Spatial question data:
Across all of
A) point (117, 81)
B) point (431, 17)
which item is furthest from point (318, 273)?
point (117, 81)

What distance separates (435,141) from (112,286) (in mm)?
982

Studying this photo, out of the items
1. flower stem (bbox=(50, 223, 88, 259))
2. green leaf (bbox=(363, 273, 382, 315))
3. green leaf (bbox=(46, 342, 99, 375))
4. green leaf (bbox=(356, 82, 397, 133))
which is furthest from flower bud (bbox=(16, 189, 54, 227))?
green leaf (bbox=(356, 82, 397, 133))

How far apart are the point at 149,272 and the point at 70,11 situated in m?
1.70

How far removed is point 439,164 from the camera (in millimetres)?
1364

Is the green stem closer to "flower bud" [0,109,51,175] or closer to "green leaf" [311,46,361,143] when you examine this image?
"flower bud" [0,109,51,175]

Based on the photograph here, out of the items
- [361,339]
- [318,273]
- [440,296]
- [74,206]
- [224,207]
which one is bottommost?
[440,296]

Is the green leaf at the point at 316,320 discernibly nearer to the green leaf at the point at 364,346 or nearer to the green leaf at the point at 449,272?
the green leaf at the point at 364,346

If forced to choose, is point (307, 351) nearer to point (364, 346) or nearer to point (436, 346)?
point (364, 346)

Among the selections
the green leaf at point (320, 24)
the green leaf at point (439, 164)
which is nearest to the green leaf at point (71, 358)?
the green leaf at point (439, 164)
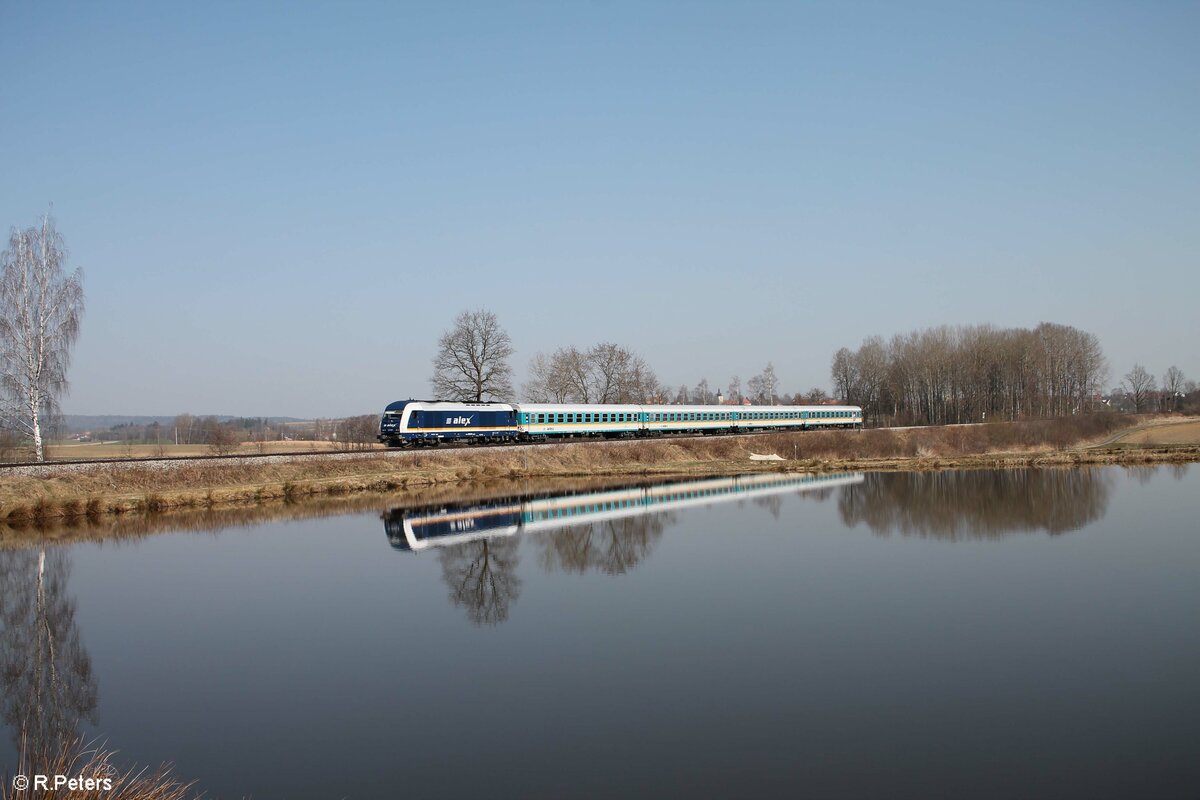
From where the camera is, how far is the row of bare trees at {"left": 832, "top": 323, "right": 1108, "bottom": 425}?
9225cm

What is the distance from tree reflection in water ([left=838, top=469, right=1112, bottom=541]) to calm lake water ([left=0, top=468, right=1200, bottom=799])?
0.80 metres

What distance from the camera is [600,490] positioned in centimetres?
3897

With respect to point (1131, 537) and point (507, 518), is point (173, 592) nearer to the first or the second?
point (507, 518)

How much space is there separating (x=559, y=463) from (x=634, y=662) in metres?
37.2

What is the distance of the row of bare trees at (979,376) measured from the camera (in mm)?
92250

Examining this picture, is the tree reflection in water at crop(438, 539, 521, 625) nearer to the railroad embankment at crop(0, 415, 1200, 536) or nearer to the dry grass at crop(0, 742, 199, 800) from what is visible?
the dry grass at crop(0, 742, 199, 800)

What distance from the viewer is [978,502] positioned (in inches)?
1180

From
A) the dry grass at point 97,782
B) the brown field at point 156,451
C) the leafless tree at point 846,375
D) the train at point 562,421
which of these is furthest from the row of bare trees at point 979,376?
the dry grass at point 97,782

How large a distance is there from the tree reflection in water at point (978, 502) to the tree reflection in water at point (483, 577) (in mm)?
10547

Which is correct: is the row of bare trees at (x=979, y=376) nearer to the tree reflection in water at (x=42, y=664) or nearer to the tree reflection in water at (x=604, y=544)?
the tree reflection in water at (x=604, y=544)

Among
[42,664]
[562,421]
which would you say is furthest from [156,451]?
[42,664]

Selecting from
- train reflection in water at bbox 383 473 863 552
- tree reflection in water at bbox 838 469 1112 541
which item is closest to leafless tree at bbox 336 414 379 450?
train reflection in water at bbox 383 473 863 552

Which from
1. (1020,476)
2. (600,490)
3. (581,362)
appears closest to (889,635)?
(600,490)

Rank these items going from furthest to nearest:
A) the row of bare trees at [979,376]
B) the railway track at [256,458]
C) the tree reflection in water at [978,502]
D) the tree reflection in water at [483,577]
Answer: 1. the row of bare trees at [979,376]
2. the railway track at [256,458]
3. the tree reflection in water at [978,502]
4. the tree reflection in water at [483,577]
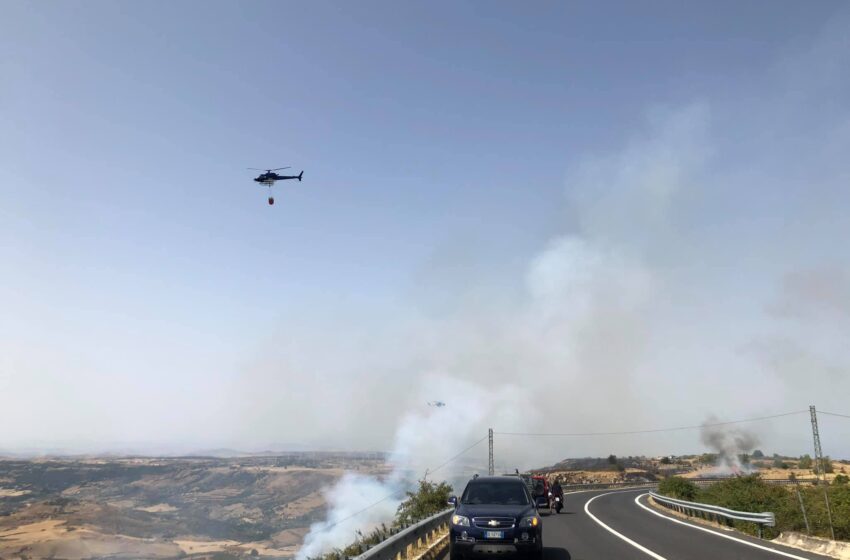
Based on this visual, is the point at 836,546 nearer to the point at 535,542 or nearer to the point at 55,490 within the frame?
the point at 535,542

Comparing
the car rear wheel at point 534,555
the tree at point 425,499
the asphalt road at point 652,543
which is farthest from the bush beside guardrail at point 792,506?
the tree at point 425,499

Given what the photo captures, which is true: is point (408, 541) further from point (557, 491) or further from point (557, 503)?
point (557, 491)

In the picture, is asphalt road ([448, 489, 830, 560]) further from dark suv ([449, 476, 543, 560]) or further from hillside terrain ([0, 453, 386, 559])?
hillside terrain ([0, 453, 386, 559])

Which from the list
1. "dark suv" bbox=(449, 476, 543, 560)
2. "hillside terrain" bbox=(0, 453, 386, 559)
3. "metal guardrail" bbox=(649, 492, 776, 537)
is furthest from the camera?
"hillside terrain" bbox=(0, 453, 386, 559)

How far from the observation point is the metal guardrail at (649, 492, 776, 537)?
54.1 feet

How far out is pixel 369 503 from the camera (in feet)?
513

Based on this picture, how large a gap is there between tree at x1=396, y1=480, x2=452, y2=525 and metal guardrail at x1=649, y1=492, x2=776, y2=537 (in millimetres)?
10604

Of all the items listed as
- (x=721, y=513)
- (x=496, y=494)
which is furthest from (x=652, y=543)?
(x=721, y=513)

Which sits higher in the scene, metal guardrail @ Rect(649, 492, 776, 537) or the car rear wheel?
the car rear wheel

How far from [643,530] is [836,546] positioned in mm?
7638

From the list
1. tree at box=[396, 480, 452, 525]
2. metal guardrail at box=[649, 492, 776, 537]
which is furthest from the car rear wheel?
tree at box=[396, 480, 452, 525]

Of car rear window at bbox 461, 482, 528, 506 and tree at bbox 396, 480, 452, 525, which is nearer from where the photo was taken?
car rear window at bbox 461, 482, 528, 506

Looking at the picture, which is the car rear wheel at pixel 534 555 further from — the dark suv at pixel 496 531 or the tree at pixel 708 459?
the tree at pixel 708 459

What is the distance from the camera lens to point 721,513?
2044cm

--

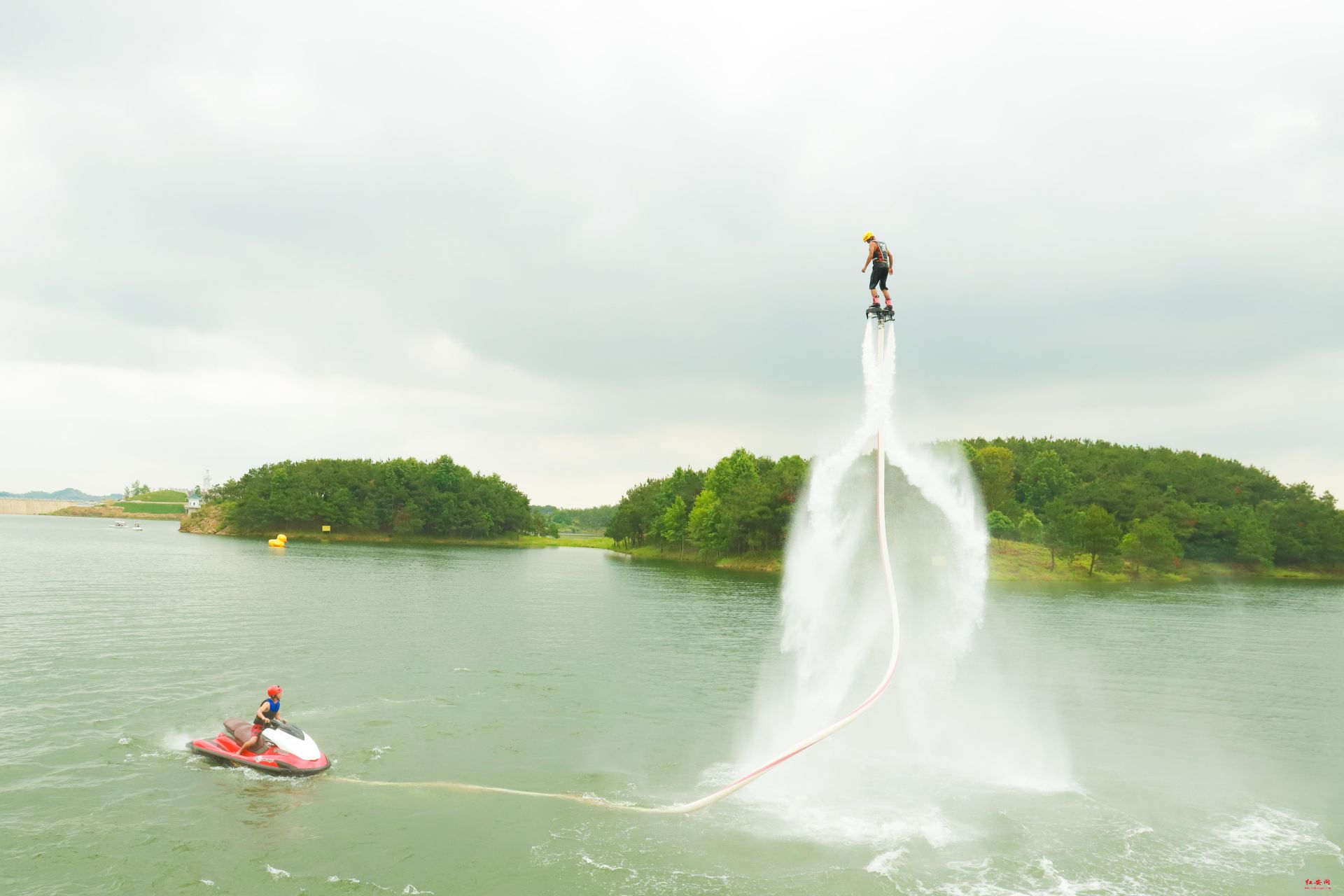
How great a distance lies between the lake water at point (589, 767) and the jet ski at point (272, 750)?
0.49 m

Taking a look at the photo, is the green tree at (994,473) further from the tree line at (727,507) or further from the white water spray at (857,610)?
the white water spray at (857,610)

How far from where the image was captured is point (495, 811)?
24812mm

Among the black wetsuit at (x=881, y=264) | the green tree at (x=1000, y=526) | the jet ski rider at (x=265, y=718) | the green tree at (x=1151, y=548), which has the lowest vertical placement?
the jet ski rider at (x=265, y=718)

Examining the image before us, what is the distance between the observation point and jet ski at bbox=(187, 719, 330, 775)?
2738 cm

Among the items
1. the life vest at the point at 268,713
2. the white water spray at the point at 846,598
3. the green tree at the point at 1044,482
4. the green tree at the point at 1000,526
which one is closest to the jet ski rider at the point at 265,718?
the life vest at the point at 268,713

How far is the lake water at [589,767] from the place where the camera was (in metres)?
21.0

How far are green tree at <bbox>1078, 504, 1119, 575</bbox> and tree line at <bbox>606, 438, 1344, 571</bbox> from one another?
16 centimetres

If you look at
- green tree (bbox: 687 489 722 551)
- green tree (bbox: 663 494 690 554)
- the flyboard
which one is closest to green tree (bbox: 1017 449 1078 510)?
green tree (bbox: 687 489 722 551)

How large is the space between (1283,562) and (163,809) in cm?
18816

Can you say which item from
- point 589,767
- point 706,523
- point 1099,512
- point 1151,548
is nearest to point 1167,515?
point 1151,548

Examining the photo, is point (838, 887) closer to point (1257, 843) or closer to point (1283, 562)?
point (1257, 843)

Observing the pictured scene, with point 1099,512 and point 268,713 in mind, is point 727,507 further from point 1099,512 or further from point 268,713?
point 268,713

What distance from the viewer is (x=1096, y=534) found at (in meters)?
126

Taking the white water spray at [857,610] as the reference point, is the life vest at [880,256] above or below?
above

Given exercise: Filter the data above and copy out each line that contains the string "right". Matching is case-sensitive.

The reply:
From where the camera is, how far is the row of bare trees at {"left": 832, "top": 323, "right": 1108, "bottom": 425}?
What is the distance from tree reflection in water ([left=838, top=469, right=1112, bottom=541]) to calm lake water ([left=0, top=468, right=1200, bottom=799])?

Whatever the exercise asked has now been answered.